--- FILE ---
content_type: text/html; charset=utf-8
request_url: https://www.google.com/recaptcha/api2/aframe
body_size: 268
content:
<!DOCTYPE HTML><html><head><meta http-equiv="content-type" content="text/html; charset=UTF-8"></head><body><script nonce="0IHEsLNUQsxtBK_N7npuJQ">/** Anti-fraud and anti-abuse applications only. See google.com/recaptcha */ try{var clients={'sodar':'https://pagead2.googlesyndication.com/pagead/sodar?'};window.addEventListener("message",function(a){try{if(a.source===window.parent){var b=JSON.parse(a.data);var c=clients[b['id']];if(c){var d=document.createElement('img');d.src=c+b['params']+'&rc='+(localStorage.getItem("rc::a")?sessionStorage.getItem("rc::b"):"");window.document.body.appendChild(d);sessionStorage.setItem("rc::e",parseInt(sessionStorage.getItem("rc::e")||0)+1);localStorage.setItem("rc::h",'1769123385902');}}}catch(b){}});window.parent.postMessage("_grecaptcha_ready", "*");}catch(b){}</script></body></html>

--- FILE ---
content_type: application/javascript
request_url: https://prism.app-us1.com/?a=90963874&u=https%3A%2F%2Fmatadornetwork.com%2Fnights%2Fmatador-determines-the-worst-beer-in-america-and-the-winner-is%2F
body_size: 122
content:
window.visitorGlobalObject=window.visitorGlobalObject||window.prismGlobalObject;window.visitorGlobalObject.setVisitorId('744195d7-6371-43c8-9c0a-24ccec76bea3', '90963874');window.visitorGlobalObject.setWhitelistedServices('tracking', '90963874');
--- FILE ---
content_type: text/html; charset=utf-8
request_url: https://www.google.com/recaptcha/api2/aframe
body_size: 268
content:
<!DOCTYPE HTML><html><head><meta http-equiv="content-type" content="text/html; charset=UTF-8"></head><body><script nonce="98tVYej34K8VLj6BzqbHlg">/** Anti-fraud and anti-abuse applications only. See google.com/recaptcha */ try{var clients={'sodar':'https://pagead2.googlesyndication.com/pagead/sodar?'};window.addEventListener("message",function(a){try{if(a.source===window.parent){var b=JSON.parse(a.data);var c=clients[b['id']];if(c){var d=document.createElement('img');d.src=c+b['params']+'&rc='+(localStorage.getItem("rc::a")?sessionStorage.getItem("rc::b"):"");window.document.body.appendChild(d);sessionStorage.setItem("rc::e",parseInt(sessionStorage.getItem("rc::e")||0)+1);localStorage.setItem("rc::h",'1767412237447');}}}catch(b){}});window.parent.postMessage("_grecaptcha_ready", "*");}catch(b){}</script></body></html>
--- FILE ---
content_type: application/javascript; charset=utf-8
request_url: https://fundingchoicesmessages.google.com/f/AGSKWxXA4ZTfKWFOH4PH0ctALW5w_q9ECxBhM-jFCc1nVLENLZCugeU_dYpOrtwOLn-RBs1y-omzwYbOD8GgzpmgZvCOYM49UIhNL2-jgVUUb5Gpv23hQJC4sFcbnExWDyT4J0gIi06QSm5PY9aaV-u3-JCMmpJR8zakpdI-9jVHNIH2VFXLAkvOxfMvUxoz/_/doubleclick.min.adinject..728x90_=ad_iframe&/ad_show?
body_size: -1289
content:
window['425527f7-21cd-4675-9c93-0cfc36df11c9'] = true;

→ What is being asked
All the lines that hold the word "javascript" must appear in the answer, copied from the records.

→ Solved exercise
content_type: application/javascript
content_type: application/javascript; charset=utf-8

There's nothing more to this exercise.